By Marcus Gilmer in News on Mar 12, 2010 3:20PM

Not surprisingly, the coverage of WGN's banned-word list has been reduced to a zing-fest between the two primary parties involved: Tribune Co. CEO Randy Michaels and Vocalo columnist Robert Feder. Feder was the first to show the world the list of 119 words and phrases Michaels banned WGN staff and reporters from using on the air (and, more egregiously, the informant-style enforcement system). While the list made the rounds and was discussed - and even ridiculed - no one was as rankled by it as Feder, who called Michaels' list, "petty and insulting micromanaging of subordinates."

Michaels fired back at Feder, saying, “I feel sorry for Bob. If he thinks it’s wrong for the CEO of a content company to focus on content, that could help explain why he is no longer paid to be in media.” And now, Feder has responded to Michaels' response.

Setting aside the false familiarity (no one who knows me calls me “Bob”), Michaels’ response is irksome for two reasons: First, it falsely assumes that I think a CEO shouldn’t “focus on content.” No, I just believe the arrogant and heavy-handed way he went about it was wrong. And second, to say that I am “no longer paid to be in media” is completely and utterly false.

Feder then claims he turned down an offer to write for the Trib's Chicago Now blog network and chose Vocalo instead before launching into a brief defense that online journalism is the future and Michaels is stuck in the past ("old radio showman"). So what had the chance of becoming an interesting discussion about the way a large multi-media corporation is run has now been reduced to the stereotypical argument over "blogs" between someone who doesn't understand online media at all (Michaels) and someone who maybe understands it a little too well (Feder).
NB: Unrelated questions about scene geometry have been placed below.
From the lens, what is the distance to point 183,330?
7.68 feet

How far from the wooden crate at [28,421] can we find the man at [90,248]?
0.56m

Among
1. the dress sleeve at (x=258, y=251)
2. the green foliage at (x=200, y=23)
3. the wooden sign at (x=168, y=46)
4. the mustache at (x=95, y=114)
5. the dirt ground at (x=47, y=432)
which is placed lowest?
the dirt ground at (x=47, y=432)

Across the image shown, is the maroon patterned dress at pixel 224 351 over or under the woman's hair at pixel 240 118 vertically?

So a word to Feder (because you really need to take advice from someone like me, right?): we're fans and we don't want to see you go down this road. Don't let Michaels bait you into the "Blogs aren't the media-Blogs are the wave of the future" argument that the entire Chicago mediashpere has been arguing about (in circles) over the last two years. The chance at delving into the inner-workings of a ginormous multi-media corporation - a corporation that hasn't exactly had the best run the last few years - is a good opportunity that shouldn't be squandered by a pissing contest with someone too worried about his name appearing in a headline alongside "rubber penis." After all, you've been there, you've worked for a company that also saw some financial hardships and declining readerships, so who better than you to show us what does and doesn't work and why? On behalf of all the "hobbyists" on staff here at Chicagoist, you've got the ball Robert, now run with it.